- Required action
Set down exactly the entries below, beginning at their first line and ending at the line with "scientific name: Aepyceros melampus".

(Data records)
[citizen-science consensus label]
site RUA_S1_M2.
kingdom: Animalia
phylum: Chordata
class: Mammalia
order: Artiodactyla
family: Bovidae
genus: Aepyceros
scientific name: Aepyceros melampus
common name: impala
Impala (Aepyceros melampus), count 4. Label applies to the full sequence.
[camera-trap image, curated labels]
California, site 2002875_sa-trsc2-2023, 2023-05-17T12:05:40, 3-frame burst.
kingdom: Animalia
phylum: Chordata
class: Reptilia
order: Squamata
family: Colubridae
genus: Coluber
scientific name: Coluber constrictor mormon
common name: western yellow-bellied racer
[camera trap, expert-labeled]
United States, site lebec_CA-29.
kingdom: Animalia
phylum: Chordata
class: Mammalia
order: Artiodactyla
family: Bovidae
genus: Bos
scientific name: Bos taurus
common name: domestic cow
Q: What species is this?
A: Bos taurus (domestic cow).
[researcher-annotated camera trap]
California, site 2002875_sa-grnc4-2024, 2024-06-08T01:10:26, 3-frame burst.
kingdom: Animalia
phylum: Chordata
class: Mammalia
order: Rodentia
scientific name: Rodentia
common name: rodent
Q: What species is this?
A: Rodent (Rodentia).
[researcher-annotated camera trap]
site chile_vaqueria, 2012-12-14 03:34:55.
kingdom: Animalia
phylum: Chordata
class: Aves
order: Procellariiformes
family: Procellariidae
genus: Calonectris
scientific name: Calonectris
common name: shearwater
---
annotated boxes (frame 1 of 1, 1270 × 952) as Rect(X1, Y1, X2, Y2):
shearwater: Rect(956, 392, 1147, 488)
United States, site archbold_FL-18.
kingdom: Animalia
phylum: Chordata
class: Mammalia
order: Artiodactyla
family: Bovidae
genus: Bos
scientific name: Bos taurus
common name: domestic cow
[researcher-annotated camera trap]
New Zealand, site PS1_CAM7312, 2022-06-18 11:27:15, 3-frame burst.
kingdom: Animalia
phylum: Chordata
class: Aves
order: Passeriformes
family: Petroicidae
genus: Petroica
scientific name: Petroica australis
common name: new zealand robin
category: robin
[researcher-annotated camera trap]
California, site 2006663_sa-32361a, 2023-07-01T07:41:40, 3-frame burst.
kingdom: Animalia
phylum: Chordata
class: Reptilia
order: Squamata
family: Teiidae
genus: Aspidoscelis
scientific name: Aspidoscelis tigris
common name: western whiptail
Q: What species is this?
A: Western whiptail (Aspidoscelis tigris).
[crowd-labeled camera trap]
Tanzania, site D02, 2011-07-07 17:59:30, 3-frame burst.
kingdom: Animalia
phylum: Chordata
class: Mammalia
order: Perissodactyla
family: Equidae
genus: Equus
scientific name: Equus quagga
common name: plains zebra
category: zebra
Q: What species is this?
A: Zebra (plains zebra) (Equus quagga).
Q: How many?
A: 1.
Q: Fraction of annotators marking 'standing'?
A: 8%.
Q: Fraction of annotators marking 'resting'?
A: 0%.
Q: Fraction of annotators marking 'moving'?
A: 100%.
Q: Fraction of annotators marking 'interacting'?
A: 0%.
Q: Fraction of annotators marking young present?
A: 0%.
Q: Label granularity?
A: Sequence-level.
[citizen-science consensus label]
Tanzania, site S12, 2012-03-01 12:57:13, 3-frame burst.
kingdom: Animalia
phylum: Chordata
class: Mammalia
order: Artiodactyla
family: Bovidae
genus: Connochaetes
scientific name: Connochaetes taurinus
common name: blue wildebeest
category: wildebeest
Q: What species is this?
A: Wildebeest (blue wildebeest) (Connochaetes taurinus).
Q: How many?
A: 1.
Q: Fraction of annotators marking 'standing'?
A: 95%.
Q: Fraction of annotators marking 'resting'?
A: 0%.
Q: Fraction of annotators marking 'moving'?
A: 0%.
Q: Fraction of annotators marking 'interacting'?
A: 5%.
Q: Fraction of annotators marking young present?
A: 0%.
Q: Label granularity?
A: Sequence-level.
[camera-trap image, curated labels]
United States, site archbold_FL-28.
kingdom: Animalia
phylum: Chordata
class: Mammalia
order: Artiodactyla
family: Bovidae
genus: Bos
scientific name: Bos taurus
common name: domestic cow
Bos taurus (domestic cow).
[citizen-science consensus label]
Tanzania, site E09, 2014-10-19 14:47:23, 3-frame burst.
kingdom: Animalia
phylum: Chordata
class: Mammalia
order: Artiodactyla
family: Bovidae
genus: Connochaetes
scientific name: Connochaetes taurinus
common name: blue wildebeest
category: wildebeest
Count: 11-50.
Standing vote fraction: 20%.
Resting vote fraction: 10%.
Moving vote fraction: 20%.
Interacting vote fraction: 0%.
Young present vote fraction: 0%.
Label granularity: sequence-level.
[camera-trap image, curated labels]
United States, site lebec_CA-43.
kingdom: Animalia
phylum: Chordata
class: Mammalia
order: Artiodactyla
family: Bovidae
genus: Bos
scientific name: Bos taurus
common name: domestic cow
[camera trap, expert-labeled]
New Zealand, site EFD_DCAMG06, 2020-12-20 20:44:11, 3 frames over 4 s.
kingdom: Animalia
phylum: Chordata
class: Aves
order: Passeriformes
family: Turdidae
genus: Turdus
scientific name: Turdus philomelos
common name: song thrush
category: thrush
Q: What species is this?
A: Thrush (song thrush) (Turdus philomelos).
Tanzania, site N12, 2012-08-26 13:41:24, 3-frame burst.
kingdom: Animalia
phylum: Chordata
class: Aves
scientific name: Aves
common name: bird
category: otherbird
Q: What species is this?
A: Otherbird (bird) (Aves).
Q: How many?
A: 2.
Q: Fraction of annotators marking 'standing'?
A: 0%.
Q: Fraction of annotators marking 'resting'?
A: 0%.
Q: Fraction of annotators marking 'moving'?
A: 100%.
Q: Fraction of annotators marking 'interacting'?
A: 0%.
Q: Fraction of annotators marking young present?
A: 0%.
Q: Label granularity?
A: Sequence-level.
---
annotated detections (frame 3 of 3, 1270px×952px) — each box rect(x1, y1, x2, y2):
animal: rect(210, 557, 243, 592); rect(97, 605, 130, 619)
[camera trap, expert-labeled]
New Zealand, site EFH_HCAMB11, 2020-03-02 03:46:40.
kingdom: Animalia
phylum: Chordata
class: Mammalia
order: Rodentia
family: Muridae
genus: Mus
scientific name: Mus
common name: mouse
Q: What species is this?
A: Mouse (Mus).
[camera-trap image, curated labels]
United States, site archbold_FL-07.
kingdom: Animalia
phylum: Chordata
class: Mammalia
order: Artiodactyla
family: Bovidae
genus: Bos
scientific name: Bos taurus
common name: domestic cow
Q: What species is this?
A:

- Task answer
[citizen-science consensus label]
site RUA_S1_M2.
kingdom: Animalia
phylum: Chordata
class: Mammalia
order: Artiodactyla
family: Bovidae
genus: Aepyceros
scientific name: Aepyceros melampus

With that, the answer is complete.